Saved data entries
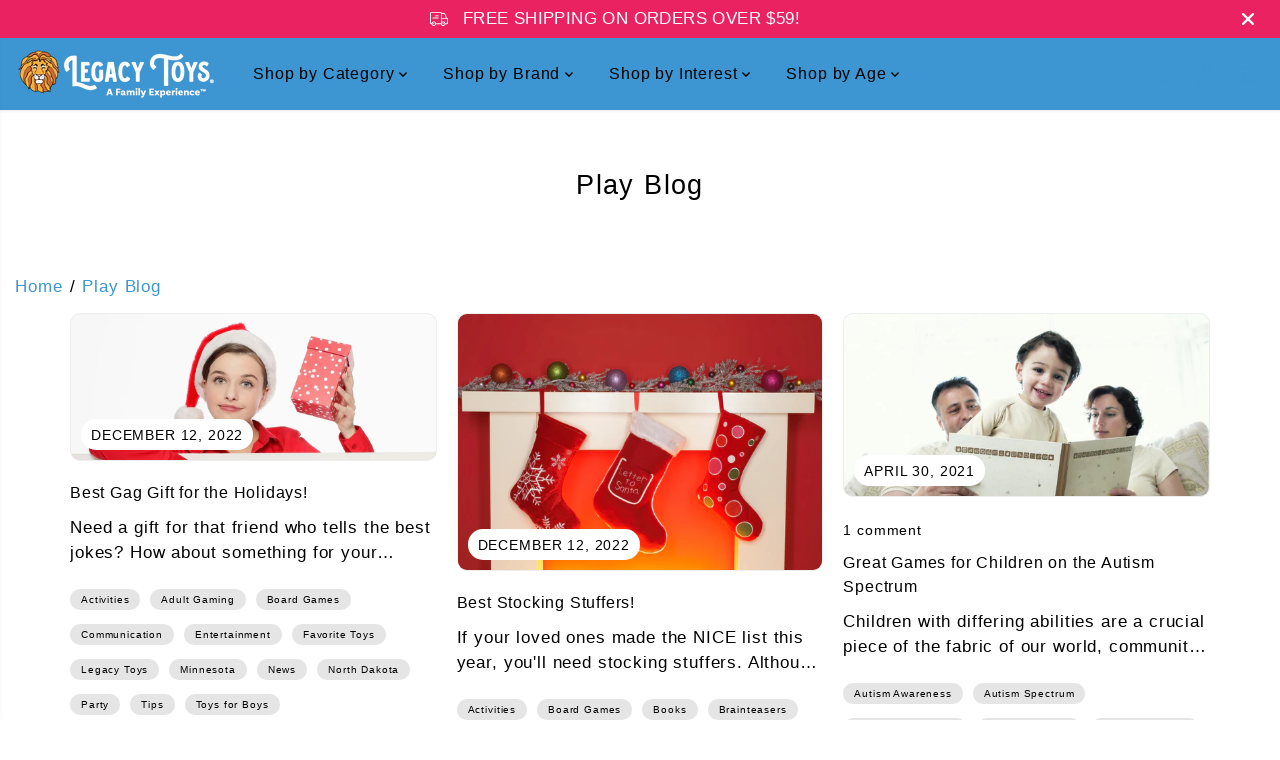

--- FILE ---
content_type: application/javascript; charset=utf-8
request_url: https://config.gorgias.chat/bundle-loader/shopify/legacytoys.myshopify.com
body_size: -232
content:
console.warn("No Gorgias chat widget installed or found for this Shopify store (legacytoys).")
--
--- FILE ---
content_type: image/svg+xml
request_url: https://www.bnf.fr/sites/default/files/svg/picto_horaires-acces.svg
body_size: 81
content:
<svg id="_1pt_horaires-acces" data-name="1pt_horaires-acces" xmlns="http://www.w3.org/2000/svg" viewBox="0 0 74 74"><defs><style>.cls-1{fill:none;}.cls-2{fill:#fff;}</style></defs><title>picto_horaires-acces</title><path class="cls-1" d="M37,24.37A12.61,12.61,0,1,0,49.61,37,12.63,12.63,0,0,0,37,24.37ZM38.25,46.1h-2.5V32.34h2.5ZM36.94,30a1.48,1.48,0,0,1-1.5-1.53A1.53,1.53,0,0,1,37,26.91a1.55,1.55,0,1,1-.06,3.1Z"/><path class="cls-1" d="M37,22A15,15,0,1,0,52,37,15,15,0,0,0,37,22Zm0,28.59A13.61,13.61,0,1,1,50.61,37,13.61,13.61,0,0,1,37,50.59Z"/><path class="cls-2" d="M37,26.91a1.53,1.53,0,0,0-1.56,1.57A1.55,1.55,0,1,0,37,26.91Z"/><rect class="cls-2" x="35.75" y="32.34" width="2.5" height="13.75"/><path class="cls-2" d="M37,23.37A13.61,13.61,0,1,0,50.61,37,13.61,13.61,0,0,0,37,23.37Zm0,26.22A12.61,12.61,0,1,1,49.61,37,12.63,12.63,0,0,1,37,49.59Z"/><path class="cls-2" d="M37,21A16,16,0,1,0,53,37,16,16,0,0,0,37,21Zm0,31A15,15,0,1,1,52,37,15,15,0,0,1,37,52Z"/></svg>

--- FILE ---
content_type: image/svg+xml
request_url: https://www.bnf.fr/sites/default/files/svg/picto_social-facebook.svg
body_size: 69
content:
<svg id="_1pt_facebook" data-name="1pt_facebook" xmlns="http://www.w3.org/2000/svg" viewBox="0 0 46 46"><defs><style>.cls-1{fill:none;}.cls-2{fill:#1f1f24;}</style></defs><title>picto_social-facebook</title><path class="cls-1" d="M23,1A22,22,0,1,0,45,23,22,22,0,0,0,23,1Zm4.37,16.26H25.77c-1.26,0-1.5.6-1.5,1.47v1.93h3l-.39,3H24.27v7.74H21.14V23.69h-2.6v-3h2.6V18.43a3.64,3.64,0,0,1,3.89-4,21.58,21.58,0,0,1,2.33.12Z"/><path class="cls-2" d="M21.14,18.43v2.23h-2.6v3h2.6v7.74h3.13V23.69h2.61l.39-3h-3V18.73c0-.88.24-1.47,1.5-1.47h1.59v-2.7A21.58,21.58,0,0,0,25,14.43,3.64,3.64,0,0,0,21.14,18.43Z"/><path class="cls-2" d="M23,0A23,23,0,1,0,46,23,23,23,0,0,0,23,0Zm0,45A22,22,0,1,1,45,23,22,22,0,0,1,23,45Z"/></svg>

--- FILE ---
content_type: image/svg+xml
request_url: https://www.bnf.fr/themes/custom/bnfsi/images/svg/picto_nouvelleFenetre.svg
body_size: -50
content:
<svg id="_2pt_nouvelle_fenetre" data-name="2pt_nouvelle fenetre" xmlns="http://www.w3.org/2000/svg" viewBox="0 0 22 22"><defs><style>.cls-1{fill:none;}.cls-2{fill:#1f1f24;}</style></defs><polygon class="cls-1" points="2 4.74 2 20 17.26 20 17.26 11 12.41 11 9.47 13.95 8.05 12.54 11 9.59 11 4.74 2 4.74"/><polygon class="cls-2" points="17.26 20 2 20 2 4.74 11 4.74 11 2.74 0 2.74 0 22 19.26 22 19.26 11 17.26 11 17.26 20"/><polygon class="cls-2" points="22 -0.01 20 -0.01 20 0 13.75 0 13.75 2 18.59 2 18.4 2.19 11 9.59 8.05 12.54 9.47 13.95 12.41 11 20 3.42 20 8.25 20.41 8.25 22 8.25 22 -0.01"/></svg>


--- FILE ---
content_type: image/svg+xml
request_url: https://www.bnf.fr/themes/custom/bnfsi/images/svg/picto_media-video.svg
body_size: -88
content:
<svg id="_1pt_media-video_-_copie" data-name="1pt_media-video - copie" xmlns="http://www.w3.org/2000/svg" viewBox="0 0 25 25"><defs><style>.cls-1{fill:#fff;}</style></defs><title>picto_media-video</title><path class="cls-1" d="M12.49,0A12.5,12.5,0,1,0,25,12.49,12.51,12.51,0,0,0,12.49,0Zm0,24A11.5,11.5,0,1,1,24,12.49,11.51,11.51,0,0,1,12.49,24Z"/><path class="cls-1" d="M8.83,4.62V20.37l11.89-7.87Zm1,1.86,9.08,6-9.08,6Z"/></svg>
---
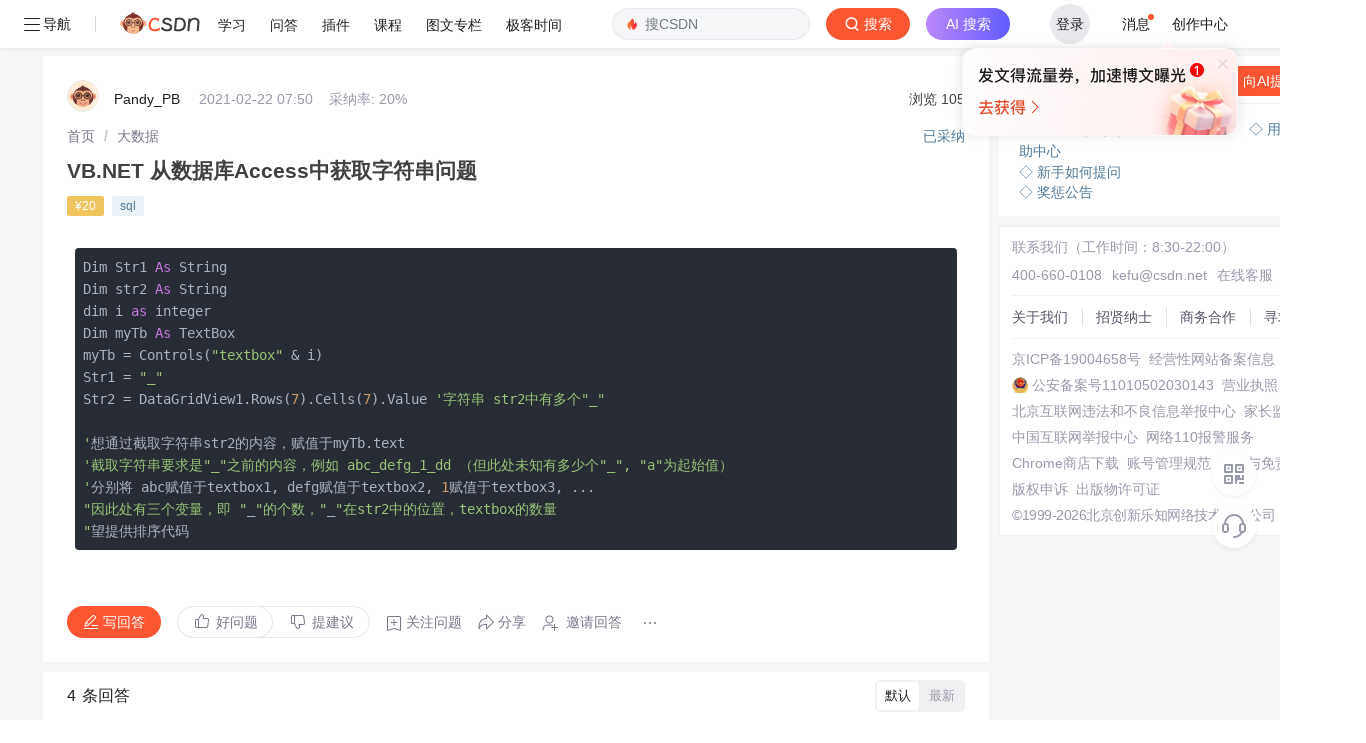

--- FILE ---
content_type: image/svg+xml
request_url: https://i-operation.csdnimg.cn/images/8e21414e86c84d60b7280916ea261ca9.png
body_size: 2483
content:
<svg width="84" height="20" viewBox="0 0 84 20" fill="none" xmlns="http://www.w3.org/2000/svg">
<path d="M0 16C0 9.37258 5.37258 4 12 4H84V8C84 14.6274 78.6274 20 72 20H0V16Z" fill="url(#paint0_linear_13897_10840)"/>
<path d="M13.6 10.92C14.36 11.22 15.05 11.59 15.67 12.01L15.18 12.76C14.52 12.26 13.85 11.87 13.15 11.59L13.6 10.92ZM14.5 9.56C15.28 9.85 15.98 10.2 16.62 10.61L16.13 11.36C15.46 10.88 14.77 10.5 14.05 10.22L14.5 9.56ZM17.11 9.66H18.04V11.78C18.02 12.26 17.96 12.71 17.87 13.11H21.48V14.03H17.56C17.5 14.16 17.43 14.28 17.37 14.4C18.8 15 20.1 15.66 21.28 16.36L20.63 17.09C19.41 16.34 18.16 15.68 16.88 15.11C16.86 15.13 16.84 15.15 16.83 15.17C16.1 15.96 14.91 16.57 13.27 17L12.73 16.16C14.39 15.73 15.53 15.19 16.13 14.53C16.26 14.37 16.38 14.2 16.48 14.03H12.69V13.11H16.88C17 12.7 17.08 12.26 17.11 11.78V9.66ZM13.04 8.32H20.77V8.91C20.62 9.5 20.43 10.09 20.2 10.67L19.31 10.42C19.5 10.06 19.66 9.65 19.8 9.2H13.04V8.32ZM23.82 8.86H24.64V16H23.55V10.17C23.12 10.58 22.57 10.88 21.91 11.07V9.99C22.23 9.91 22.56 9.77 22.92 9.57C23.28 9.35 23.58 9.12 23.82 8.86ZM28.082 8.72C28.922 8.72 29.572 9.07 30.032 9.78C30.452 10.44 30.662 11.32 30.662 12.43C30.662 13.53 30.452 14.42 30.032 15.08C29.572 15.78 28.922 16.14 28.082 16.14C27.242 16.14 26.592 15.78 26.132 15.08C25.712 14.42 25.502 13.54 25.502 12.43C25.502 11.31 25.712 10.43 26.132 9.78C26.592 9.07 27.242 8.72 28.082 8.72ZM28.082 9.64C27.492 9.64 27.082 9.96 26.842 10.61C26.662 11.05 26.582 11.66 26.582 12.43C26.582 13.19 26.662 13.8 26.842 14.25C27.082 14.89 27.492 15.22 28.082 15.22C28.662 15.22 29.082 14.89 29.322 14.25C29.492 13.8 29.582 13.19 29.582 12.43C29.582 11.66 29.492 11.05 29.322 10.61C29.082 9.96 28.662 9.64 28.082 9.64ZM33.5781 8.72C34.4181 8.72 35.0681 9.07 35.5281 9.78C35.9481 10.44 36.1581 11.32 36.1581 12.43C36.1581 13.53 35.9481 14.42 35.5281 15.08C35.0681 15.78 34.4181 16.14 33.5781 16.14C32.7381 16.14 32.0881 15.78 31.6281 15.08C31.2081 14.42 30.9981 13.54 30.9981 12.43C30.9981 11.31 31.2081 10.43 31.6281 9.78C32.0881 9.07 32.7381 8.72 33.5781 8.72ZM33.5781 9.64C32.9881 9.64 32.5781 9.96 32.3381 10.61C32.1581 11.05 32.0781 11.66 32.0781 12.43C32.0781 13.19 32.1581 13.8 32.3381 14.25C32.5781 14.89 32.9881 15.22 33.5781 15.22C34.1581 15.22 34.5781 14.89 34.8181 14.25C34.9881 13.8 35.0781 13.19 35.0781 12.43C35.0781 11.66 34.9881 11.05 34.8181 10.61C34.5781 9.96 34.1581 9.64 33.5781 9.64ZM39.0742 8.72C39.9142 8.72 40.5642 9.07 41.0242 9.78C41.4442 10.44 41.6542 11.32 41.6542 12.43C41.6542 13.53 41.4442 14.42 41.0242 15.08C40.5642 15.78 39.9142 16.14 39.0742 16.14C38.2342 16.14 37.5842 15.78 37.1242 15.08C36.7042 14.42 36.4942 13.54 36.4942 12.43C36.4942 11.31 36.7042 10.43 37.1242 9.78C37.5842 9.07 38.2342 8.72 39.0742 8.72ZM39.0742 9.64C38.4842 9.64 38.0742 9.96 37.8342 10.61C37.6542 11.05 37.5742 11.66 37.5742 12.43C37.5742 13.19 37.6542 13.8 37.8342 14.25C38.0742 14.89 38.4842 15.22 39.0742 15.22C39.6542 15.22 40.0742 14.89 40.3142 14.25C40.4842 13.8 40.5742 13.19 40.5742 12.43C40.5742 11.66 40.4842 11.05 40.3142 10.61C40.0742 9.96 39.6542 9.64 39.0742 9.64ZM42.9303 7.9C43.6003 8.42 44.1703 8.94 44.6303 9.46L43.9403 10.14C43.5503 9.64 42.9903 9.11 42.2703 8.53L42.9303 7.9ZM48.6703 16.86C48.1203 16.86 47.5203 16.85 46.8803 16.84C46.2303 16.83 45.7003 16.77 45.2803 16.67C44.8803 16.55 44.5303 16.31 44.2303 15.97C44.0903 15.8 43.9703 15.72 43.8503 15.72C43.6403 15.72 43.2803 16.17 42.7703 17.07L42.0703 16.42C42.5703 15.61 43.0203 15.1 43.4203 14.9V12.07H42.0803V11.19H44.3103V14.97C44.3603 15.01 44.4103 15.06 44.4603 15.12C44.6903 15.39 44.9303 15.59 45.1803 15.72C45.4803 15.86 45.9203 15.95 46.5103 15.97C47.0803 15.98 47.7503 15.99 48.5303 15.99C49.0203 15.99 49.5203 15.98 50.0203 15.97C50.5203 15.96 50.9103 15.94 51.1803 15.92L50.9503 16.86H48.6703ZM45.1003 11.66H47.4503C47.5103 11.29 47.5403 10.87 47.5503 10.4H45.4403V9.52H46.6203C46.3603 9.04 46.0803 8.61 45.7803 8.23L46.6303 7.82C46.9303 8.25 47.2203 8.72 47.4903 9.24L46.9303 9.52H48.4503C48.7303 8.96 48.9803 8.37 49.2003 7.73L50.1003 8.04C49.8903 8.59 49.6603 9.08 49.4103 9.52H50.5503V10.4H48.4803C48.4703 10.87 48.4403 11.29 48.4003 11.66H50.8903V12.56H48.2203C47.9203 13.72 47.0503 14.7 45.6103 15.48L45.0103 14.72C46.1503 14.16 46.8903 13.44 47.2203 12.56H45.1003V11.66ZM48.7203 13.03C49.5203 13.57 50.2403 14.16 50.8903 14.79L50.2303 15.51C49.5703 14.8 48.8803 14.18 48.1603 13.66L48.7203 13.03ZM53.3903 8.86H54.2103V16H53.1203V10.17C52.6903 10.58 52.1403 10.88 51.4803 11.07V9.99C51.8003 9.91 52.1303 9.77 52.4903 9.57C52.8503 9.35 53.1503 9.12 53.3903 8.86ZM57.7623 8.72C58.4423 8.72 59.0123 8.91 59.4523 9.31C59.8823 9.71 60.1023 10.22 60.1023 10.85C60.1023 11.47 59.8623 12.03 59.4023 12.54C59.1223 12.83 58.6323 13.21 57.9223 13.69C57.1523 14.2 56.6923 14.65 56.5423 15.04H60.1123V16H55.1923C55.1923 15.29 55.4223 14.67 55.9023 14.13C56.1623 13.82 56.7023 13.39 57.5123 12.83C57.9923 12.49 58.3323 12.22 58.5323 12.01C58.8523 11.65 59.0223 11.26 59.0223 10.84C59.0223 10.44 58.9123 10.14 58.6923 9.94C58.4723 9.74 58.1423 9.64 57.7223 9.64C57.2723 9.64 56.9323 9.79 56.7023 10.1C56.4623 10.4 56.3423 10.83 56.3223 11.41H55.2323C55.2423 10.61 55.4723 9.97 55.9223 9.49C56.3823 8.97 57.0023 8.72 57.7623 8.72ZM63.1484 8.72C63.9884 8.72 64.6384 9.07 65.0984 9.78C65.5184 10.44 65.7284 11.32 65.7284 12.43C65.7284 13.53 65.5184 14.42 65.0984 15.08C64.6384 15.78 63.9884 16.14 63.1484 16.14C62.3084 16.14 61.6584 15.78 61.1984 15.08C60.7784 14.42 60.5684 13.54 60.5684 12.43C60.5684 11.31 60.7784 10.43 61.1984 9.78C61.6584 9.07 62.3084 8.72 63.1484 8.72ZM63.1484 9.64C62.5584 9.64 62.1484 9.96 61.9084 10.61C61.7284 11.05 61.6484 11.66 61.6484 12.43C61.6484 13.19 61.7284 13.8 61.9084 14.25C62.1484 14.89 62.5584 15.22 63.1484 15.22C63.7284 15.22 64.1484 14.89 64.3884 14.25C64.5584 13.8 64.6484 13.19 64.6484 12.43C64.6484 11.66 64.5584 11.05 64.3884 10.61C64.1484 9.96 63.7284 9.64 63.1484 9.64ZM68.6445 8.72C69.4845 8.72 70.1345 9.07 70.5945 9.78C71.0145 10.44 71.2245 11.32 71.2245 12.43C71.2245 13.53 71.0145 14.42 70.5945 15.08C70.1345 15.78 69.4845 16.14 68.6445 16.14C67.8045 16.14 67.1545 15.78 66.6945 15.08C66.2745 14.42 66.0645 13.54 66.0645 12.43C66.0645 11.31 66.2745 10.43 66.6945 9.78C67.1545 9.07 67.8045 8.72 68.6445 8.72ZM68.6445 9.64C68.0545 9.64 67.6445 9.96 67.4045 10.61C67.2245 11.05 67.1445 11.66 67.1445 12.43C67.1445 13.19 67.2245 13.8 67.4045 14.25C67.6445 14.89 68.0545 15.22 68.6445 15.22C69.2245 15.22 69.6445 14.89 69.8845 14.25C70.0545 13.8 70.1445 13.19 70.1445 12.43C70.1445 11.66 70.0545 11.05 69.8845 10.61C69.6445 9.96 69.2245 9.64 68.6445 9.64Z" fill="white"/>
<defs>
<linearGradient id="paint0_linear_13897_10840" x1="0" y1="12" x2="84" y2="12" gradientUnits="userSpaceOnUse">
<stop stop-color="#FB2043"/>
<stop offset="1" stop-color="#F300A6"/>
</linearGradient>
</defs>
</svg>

_WHAT TO DO_.
Filter the records above and copy every line that contains the word "video".

_ANSWER BOX_.
request_url: https://www.bnf.fr/themes/custom/bnfsi/images/svg/picto_media-video.svg
<svg id="_1pt_media-video_-_copie" data-name="1pt_media-video - copie" xmlns="http://www.w3.org/2000/svg" viewBox="0 0 25 25"><defs><style>.cls-1{fill:#fff;}</style></defs><title>picto_media-video</title><path class="cls-1" d="M12.49,0A12.5,12.5,0,1,0,25,12.49,12.51,12.51,0,0,0,12.49,0Zm0,24A11.5,11.5,0,1,1,24,12.49,11.51,11.51,0,0,1,12.49,24Z"/><path class="cls-1" d="M8.83,4.62V20.37l11.89-7.87Zm1,1.86,9.08,6-9.08,6Z"/></svg>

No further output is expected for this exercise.